**Supplied records**
◆ ◆ ◆ ◆
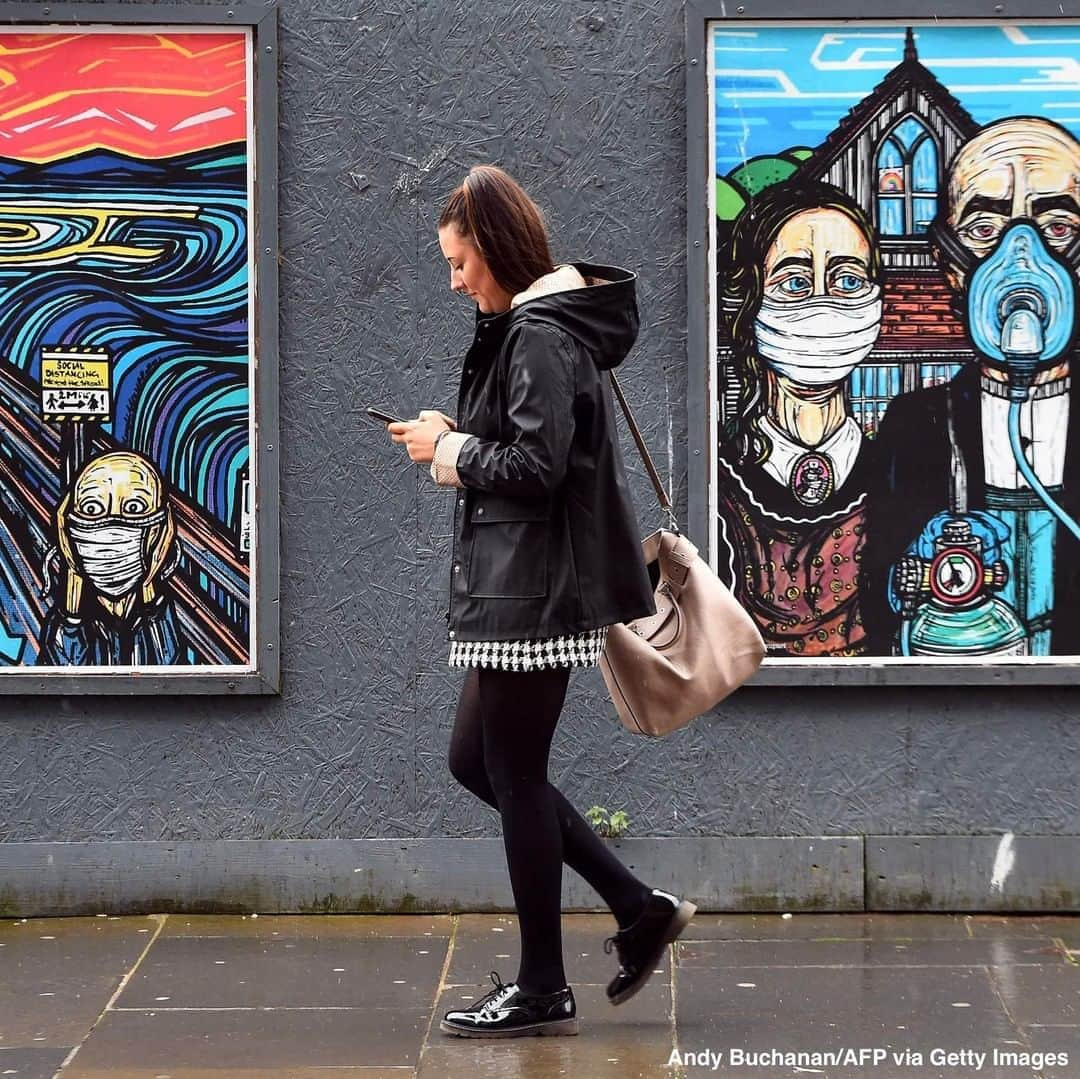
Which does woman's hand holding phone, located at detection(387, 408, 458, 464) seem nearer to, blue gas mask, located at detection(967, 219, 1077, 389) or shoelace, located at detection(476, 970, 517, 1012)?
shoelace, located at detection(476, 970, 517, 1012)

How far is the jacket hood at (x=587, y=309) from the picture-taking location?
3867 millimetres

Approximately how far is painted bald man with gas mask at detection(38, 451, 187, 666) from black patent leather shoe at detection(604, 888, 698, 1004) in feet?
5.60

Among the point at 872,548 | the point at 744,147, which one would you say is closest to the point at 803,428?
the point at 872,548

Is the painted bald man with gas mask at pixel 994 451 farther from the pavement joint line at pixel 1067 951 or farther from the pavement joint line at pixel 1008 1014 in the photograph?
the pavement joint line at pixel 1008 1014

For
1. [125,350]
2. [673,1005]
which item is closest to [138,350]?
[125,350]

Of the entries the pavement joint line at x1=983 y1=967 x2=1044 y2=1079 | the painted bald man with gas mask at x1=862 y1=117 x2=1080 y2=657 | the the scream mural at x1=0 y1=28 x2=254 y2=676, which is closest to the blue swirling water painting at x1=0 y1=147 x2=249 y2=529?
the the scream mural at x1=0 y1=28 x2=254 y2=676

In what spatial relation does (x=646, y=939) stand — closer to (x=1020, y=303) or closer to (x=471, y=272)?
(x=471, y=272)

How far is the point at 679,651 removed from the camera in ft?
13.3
◆ ◆ ◆ ◆
Retype all of the records above word for word, leaving out the pictures.

**Exercise response**
Which does woman's hand holding phone, located at detection(387, 408, 458, 464) seem nearer to, blue gas mask, located at detection(967, 219, 1077, 389) or shoelace, located at detection(476, 970, 517, 1012)?
shoelace, located at detection(476, 970, 517, 1012)

How far is the jacket hood at (x=587, y=309) from the picture-taking location?
3867 millimetres

Approximately how far is painted bald man with gas mask at detection(38, 451, 187, 666) from black patent leather shoe at detection(604, 888, 698, 1004) in feet?
5.60

Among the point at 872,548 | the point at 744,147, which one would you say is closest to the point at 803,428?
the point at 872,548

Is the painted bald man with gas mask at pixel 994 451 farther from the pavement joint line at pixel 1067 951 or farther from the pavement joint line at pixel 1008 1014 in the photograph?
the pavement joint line at pixel 1008 1014

For
1. [125,350]
2. [673,1005]
which item is closest to [138,350]?
[125,350]

Of the entries the pavement joint line at x1=983 y1=967 x2=1044 y2=1079 | the painted bald man with gas mask at x1=862 y1=117 x2=1080 y2=657 | the the scream mural at x1=0 y1=28 x2=254 y2=676, which is closest to the blue swirling water painting at x1=0 y1=147 x2=249 y2=529?
the the scream mural at x1=0 y1=28 x2=254 y2=676

In what spatial relation does (x=646, y=939) stand — closer to (x=1020, y=303) or closer to (x=471, y=272)?
(x=471, y=272)

How far is the point at 679,651 removed from the camera in ft?
13.3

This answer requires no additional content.